The treatment is also generally well tolerated. The only major grade 3 side effect was ascites, which is thought to be more related to disease progression than the medication, said Ms. O’Hagan.

“It's a select population, but we’re seeing great responses,” said Ms. O’Hagan, who noted that IDH1 mutations are seen in approximately 13% of intrahepatic cholangiocarcinoma. “With new targeted therapies approved, and more actively being studied, this may be cholangiocarcinoma's watershed moment.”

ACTIONABLE MUTATIONS

For the small subset of patients with biliary cancers who harbor NTRK mutations (less than 5%), Larotrectinib (Vitrakvi) is another option. A phase I/II study involving adults and adolescents demonstrated marked and durable antitumor activity in patients with TRK fusion-positive cancer, regardless of the age of the patient or of the tumor type (Drilon et al., 2018). Response rates approached 75%, and 1-year progression-free survival was 55% among patients receiving larotrectinib.

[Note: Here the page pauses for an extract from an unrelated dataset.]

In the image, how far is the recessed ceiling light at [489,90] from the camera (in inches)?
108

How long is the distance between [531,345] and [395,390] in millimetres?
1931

Finally, for patients with microsatellite instability or mismatch repair deficiency, the PD-1 inhibitor pembrolizumab (Keytruda) recently demonstrated 40.9% response rate and an overall survival of more than 2 years (Marabelle et al., 2020).

“This was a basket trial, and there were only a couple of patients with cholangiocarcinoma enrolled, but those are pretty impressive outcomes for this disease,” said Ms. O’Hagan.